Given text
>>>>>

The Fleet Stipulation provides that, in the event the Committee Action and/or the Bondholder Action (the “Actions”) are ultimately resolved in favor of Fleet (by a final, non-appealable order or settlement approved by the Bankruptcy Court), Fleet may seek immediate reimbursement of the reasonable legal fees and expenses incurred by Fleet in defense of either or both Actions, up to the $11.0 million balance of the Fleet Reserve. Such reimbursement cannot be demanded until the appeal period has passed, and is subject to review by the Bankruptcy Court.
As of June 30, 2006, based on the agreement in principle arrived at with Fleet and with another defendant in the Actions, General Electric Credit Corporation (“GECC”), subsequent to June 30, 2006, the Liquidation Trust determined that recording an estimated loss totaling $8.3 million, consistent with the total amount of the settlement reached in principle, was necessary. The Liquidation Trust therefore recorded a decrease in net assets in liquidation of $4.8 million (in addition to the loss contingency accrual of $3.5 million recorded previously) and transferred that portion of the Fleet Reserve from contingency reserves to the liability designated as the Fleet settlement accrual.
During the three months ended June 30, 2005, related to the adverse Court of Appeals decision in the Bondholder Action (discussed in Part II, Item 1., “Legal Proceedings,” below) and based on certain terms of the Fleet Stipulation, the Liquidation Trust recorded a decrease in net assets in liquidation as a loss contingency accrual of $3.5 million and transferred that portion of the Fleet Reserve from contingency reserves to the Fleet loss contingency accrual (now incorporated into the Fleet settlement accrual).

<<<<<

Your objective
Please state the total estimated loss that, according to the Fleet Stipulation text above, the Liquidation Trust found it necessary to record as of June 30, 2006.

Supplied data
>>>>>

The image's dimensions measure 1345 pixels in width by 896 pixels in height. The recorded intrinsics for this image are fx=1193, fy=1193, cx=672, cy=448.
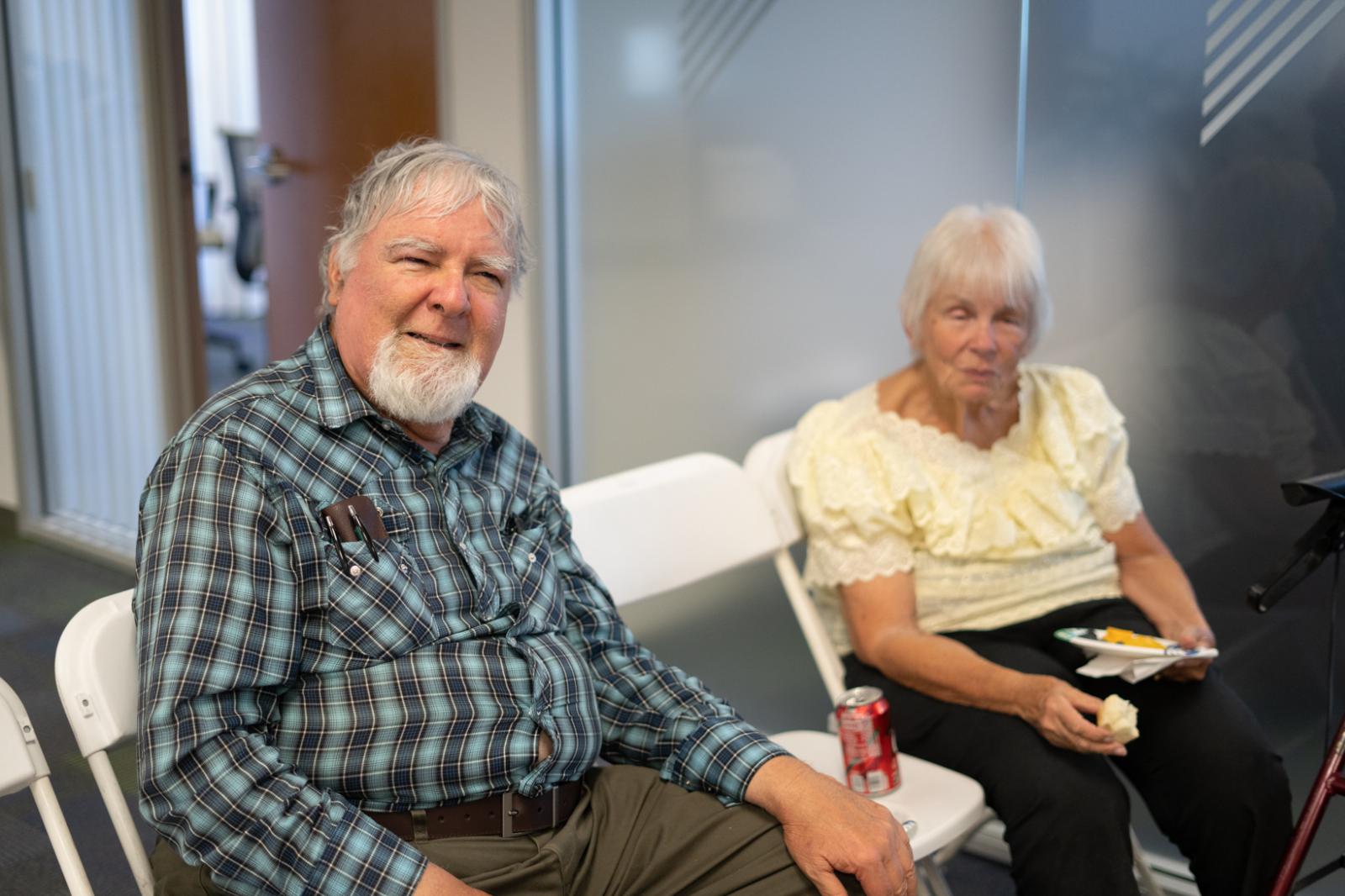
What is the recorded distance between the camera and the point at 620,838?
152 cm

<<<<<

Result below
The Liquidation Trust determined that recording an estimated loss totaling $8.3 million was necessary.